Begin GIVEN INFORMATION

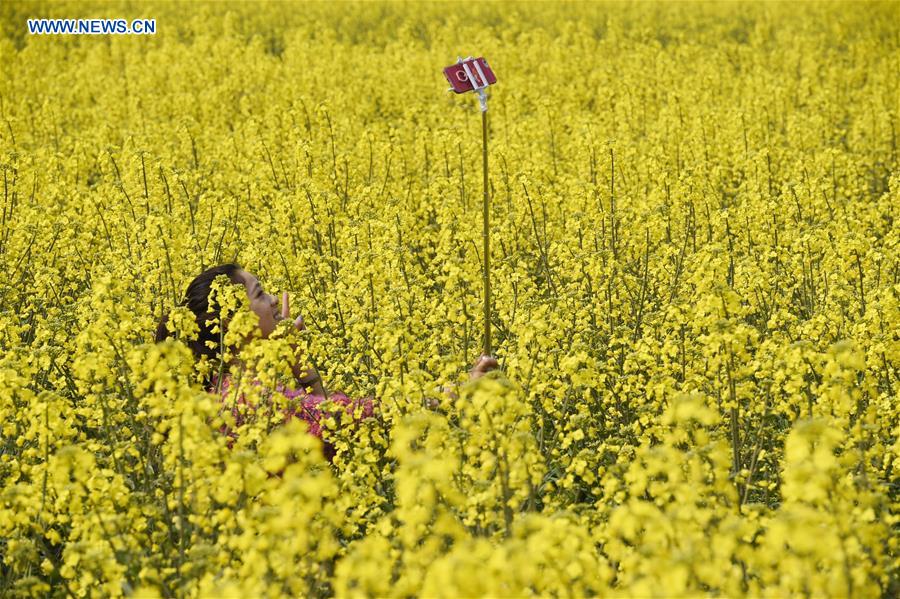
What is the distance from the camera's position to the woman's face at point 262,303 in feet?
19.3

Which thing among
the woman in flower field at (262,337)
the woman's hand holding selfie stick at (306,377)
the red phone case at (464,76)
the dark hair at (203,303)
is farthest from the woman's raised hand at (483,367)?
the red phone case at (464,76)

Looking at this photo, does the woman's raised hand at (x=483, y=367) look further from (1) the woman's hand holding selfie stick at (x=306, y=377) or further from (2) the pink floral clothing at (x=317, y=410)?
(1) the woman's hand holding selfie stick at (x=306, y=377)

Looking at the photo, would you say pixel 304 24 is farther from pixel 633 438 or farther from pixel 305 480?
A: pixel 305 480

End GIVEN INFORMATION
Begin GIVEN INFORMATION

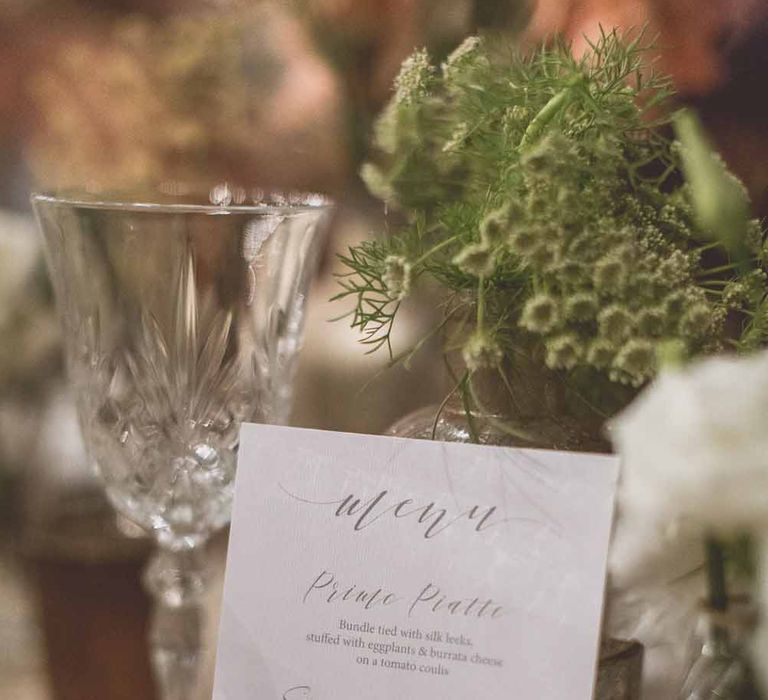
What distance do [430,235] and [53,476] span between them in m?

End GIVEN INFORMATION

Can you quote everything from the line containing "Looking at the" down to the line containing "A: pixel 305 480", with both of those lines included?

:: FINISHED EXERCISE ::
Looking at the photo, would you say pixel 304 24 is farther from pixel 633 438 or farther from pixel 305 480?
A: pixel 305 480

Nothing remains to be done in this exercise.